(RECORDS FOR THIS TASK Opens)
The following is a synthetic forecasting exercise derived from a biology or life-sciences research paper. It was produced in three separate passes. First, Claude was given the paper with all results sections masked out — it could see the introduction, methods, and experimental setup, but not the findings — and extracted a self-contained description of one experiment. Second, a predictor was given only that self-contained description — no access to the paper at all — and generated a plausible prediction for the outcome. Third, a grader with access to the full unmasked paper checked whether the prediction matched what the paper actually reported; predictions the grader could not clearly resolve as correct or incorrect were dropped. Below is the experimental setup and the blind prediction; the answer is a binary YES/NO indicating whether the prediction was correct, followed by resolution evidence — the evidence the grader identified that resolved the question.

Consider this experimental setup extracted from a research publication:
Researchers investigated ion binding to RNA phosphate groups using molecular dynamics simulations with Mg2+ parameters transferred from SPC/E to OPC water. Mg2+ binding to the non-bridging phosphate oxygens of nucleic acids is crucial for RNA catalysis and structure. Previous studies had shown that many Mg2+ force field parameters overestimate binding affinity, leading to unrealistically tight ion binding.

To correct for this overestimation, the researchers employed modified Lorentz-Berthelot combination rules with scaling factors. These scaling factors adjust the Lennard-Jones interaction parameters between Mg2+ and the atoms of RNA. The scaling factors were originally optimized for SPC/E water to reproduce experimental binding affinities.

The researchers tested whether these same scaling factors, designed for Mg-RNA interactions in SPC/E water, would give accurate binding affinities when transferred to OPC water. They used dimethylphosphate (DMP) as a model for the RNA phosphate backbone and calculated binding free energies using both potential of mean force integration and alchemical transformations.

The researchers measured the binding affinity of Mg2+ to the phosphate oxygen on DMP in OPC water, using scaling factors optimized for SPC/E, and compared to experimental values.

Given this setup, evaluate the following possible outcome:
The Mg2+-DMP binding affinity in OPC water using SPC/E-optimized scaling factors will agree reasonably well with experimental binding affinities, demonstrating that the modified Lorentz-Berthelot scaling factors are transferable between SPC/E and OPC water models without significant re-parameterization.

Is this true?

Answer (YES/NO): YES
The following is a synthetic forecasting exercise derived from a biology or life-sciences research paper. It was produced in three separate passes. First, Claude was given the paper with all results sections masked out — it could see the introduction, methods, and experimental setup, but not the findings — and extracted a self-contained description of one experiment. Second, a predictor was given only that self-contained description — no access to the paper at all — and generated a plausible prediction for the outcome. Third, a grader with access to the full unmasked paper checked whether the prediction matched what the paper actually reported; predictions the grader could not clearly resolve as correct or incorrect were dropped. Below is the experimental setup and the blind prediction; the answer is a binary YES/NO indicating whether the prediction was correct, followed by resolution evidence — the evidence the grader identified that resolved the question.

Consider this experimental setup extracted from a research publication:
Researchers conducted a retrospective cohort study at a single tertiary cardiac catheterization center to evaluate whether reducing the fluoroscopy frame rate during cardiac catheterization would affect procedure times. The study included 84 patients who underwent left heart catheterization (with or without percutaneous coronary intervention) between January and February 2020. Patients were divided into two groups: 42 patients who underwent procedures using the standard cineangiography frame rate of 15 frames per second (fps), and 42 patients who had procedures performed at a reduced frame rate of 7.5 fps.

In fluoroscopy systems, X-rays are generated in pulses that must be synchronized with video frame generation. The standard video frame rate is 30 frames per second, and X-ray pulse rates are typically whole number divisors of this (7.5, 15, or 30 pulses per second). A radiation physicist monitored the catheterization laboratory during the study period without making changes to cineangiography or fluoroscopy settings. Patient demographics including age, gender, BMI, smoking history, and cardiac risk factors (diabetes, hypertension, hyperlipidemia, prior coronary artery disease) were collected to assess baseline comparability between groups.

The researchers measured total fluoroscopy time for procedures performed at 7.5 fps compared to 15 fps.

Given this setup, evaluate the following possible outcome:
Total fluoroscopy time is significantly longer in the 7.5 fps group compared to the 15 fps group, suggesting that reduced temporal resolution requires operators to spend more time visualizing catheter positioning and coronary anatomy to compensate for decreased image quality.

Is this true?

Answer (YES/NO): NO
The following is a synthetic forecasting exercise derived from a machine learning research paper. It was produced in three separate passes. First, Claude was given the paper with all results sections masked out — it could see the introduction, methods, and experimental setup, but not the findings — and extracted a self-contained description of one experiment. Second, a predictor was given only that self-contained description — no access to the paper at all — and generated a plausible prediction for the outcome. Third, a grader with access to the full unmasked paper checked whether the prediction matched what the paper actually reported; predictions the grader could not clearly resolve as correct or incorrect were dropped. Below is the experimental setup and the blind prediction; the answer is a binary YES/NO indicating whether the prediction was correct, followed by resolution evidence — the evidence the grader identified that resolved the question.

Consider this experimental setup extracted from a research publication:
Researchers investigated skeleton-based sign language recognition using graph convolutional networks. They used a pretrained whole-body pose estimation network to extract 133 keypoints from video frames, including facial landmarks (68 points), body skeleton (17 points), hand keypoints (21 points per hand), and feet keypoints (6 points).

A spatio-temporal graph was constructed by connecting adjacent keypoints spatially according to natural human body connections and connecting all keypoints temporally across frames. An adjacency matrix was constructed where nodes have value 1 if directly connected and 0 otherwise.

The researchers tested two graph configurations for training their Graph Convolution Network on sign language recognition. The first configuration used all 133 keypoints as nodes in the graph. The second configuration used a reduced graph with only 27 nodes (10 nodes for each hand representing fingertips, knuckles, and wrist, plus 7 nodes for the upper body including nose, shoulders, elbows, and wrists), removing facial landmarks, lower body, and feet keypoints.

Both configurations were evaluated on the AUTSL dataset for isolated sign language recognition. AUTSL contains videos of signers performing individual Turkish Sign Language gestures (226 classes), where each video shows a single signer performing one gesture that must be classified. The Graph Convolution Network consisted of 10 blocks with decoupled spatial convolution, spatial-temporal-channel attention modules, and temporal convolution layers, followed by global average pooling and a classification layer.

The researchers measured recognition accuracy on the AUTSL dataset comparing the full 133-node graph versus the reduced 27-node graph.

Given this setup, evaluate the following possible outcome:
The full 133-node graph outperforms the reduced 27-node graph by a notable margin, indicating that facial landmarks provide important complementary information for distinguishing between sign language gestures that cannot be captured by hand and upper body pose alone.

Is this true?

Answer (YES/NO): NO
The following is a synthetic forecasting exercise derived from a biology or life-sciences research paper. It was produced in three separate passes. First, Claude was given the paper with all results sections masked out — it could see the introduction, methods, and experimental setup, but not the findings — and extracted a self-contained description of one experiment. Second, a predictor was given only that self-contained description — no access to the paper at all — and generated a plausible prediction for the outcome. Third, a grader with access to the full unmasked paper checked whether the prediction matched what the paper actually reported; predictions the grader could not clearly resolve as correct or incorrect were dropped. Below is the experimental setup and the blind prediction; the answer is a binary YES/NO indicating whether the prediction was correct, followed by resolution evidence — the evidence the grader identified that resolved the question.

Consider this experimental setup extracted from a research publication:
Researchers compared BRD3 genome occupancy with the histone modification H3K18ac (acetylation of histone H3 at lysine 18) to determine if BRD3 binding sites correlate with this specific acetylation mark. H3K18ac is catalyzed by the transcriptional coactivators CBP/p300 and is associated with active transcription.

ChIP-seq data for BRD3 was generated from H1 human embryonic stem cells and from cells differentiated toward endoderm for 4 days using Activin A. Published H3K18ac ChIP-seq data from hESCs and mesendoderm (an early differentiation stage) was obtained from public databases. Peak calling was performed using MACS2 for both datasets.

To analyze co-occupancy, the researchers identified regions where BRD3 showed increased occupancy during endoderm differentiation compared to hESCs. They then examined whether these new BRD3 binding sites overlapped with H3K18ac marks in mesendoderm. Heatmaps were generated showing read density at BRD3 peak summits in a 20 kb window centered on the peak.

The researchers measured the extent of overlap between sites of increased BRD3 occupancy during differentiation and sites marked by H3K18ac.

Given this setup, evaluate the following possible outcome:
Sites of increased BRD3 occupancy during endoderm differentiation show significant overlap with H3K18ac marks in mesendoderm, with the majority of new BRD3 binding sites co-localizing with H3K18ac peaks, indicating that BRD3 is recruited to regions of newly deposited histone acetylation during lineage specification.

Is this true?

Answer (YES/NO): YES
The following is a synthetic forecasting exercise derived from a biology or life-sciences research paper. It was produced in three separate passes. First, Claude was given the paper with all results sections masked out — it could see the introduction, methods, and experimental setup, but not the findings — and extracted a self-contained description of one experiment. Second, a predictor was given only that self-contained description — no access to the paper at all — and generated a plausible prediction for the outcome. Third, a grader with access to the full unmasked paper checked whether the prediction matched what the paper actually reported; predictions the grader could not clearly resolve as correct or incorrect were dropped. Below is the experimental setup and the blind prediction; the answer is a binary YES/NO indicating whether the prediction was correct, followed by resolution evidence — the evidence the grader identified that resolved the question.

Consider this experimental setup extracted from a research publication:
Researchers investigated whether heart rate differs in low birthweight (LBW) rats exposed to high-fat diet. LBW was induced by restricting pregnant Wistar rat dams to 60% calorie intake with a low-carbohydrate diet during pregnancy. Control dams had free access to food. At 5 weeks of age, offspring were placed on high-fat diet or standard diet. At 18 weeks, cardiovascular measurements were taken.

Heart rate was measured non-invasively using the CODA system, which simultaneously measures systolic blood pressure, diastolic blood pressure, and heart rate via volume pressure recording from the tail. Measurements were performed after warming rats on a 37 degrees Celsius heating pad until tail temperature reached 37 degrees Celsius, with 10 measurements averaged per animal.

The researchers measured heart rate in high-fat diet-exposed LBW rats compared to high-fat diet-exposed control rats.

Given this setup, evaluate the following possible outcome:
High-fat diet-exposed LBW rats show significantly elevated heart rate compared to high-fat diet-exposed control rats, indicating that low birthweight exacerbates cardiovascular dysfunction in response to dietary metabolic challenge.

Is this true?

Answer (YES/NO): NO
(RECORDS FOR THIS TASK Closes)
### WORK INSTRUCTION
Copy out each line of the data that includes the string "significantly".

### FINAL ANSWER
Total fluoroscopy time is significantly longer in the 7.5 fps group compared to the 15 fps group, suggesting that reduced temporal resolution requires operators to spend more time visualizing catheter positioning and coronary anatomy to compensate for decreased image quality.
High-fat diet-exposed LBW rats show significantly elevated heart rate compared to high-fat diet-exposed control rats, indicating that low birthweight exacerbates cardiovascular dysfunction in response to dietary metabolic challenge.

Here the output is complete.